Now, there are lots of ways people will tell you to sit on a horse. Hold your feet like this, your legs like that, and keep your hands just so. There are books with pictures of perfect sitting on a horse, heels down, toes turned in, and back straight.

When I first started riding as a teenager, I had chalk and blackboard lessons at a local riding school – on how to sit on a horse. Dull as ditchwater, mostly because the person teaching had no enthusiasm at all – and from what I do now, didn’t have a lot to say about how to connect with your horse.

Years later, now I’ve gone back to riding, I’ve spent time listening to people telling me how to sit on a horse. And most of it’s still all about toes in, heels down, ramrod rigid back. Now, this has caused me no end of trouble. Because all the time and attention spent keeping your toes in, your heels down, and your back ramrod straight leaves you unable to connect with your horse. It just makes you stiff and achy – and worse than that, it doesn’t get you where you want to go and be with your horse.

So, after a disappointing start back to horse riding, I eventually looked around for other advice. What I found were writers like Sylvia Loch and Mary Wanless, who have a lot to say about staying connected. And then I found some old Parelli DVDs on eBay, spent far too much time watching them – but what a difference it’s made to my riding.
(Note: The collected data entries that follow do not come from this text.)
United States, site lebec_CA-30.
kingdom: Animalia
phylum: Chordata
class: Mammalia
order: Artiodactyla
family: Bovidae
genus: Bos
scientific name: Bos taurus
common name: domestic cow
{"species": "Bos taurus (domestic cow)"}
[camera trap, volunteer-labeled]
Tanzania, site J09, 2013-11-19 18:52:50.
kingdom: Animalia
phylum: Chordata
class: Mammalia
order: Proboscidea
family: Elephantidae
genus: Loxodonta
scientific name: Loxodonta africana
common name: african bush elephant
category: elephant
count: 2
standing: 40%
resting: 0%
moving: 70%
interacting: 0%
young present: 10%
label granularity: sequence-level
Now, I say Parelli, and yes, I know lots of people don’t agree with Parelli, but all I can say is that it has helped me. And of course, I have to say that the ideas I have used to help my riding aren’t mine – they are what I discovered by looking around for information from all sorts of places.

So, how do you sit on a horse?

Well, for a start, don’t lock your knees or your ankles, and don’t point your toes in, not unless you want to get stiff and achy. Just sit on your horse, and let your legs drape around her. Pointed toes and heels down mean legs with a lot of tension that gets transferred to your horse and makes for a stiff horse too. That’s not what you want. You want to connect with your horse.
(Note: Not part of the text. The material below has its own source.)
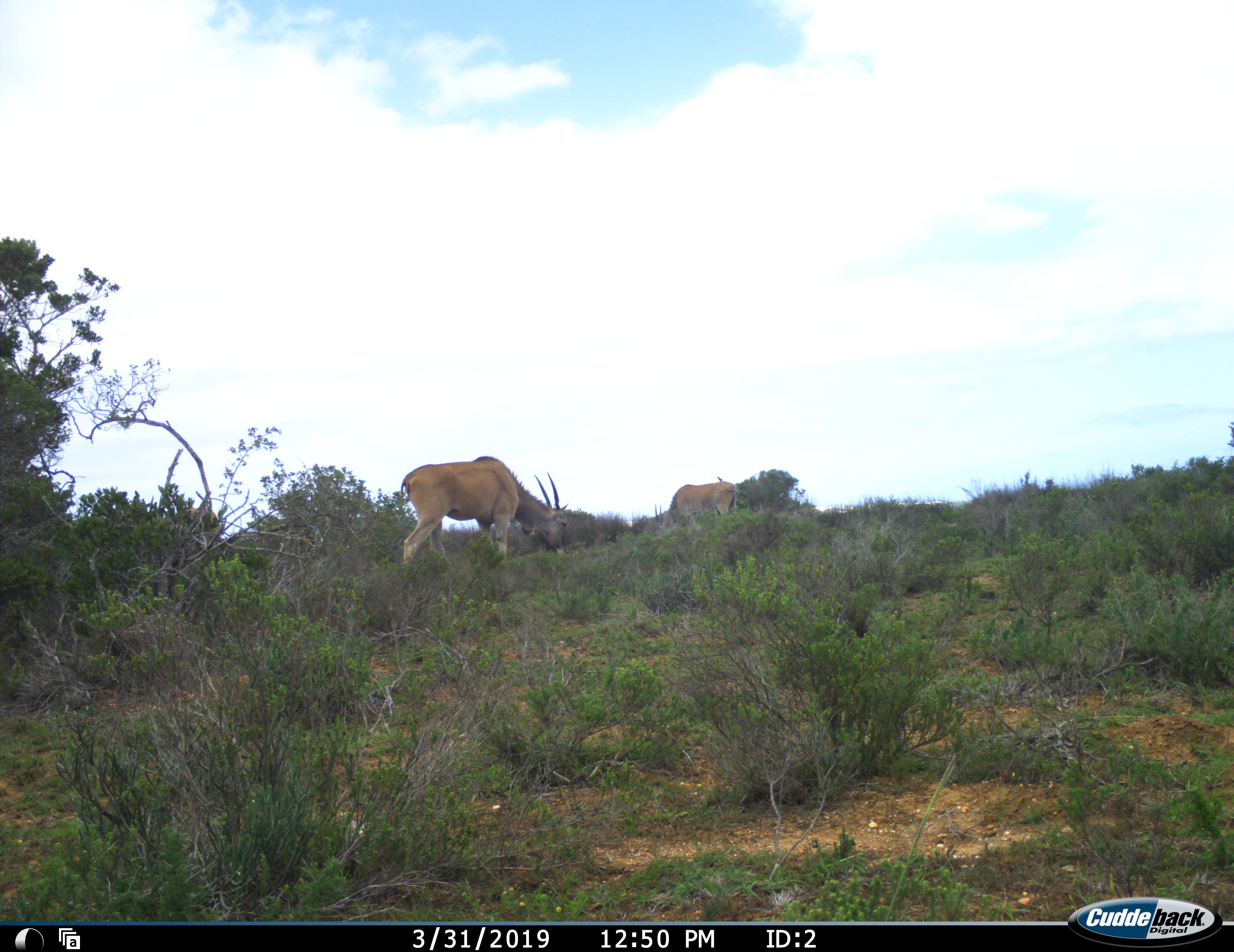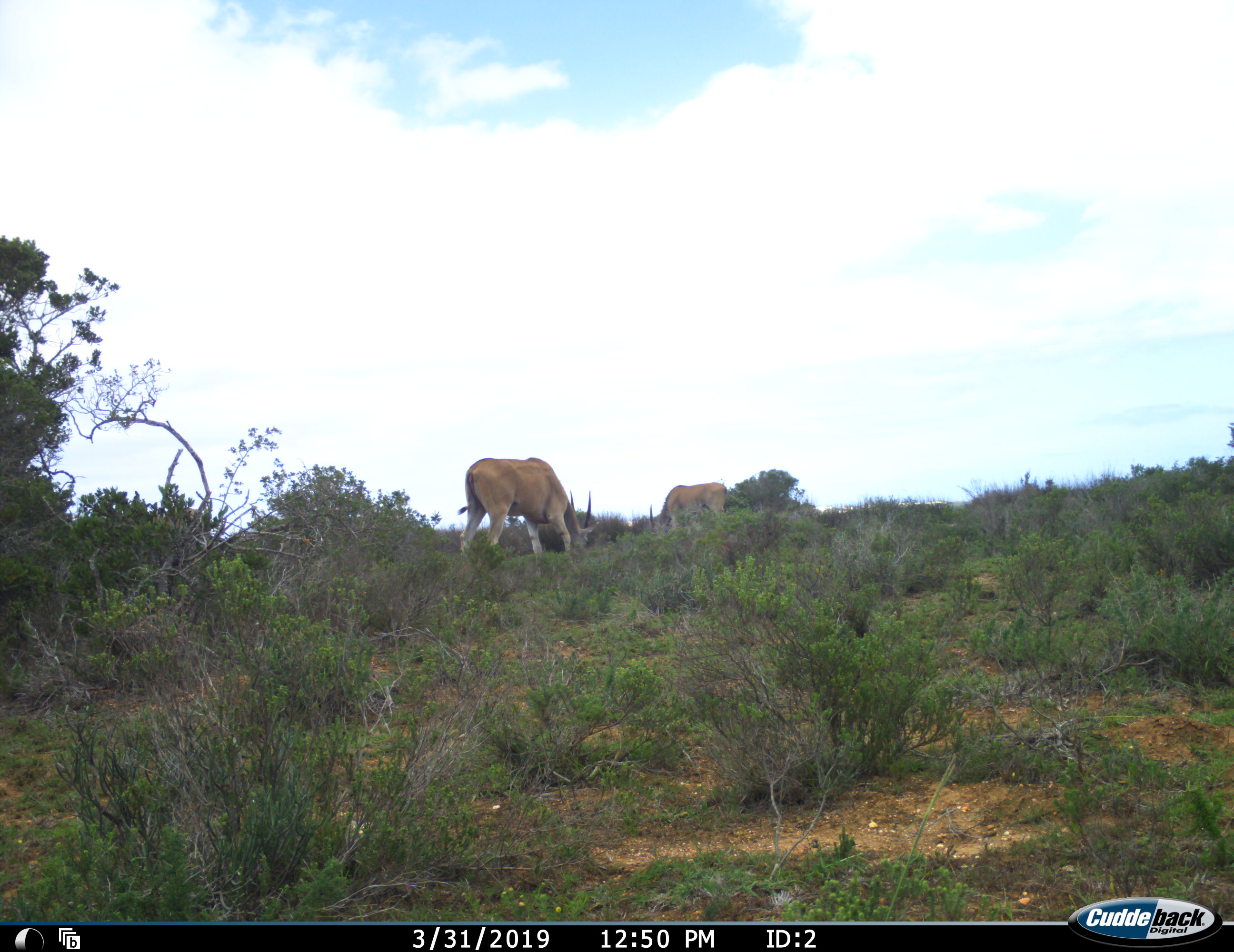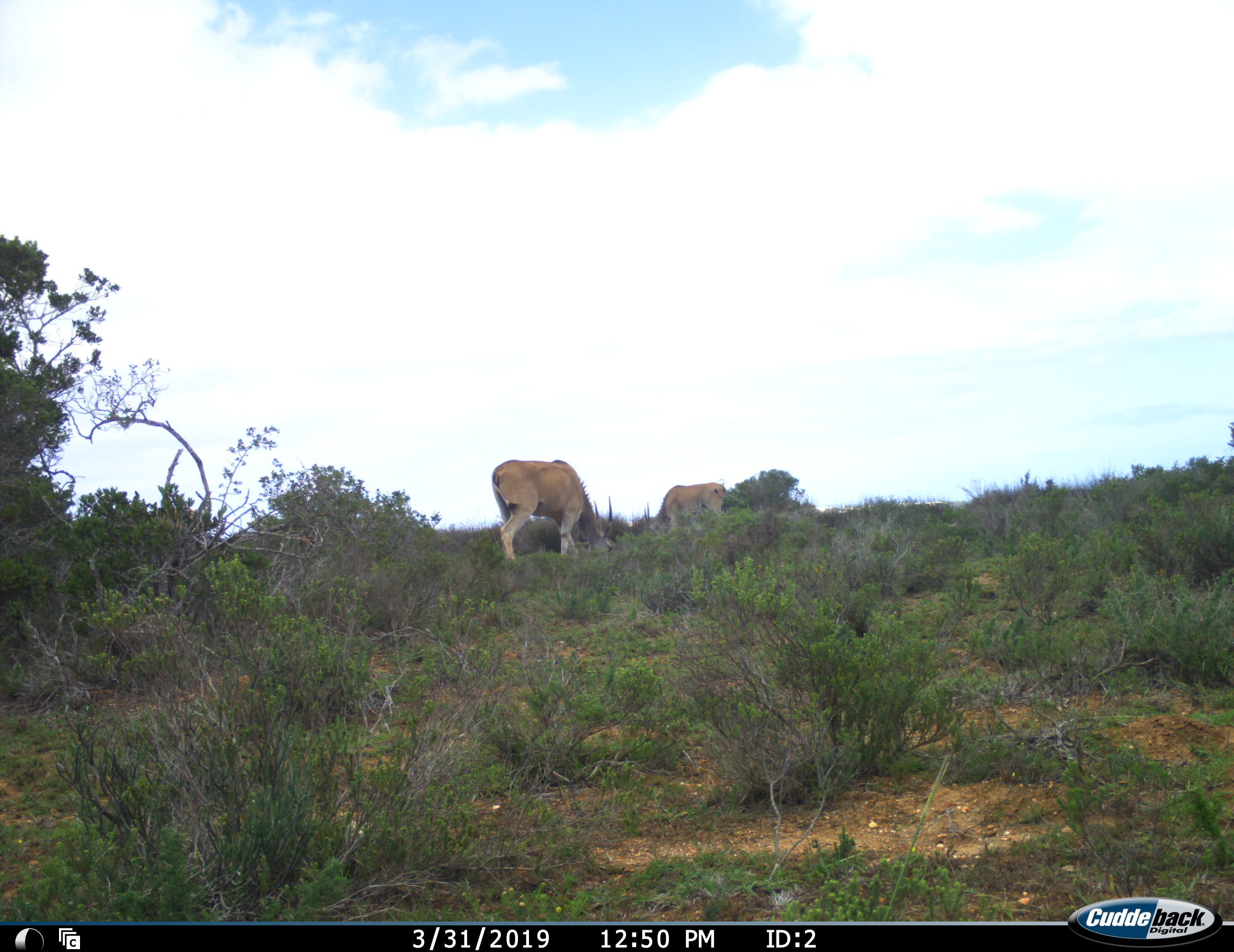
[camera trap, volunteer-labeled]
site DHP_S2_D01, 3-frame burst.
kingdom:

Don’t sit too far forward, and don’t sit too far back. And if your hips are stiff and have a job to move, practice making yourself more flexible on the horse as well as on. Use an exercise ball, or learn to keep a hoop revolving on your hips – yes, just like when you were a child. Play a little bit until you become more flexible.

Watch how your horse moves on the ground. When you get on, copy those movements. From your sitting, move into a walk and try to feel how the horse moves with your body, and move the same way. Yes, I know it’s hard. To begin with, it makes no sense at all, but if you want to get really good with horses, you have to stick with it, watch as many horses as you can, watch all the DVDs you can on horse riding, and ride, ride, ride.

Another thing I tried when I returned to riding was kicking my horse to make her go because that’s what I’d been told years ago, and what people still tell me now. Well, she does move if I kick her, a bit. But reluctantly, and very slowly, and not for long, not without constant prodding from my legs.

So, I looked around for what would really make her go. Do you know, it turned out that to make her go, I had to go. To make her move, I had to move, and not just my legs, but my whole body. By putting energy into my body, she became energized. And a horse that I used to struggle to get to move at all, sprang into action like a spring chicken, and then my problem was getting her to stop!

Read some books, watch some DVDs, see what other people do – other people who know what they’re doing, that is. You’re not going to ‘get it’ right away, but then nothing that’s worth having comes easy. It takes time. But once you feel that connection between you and your horse, and you can move like a horse – wow! An amazing feeling!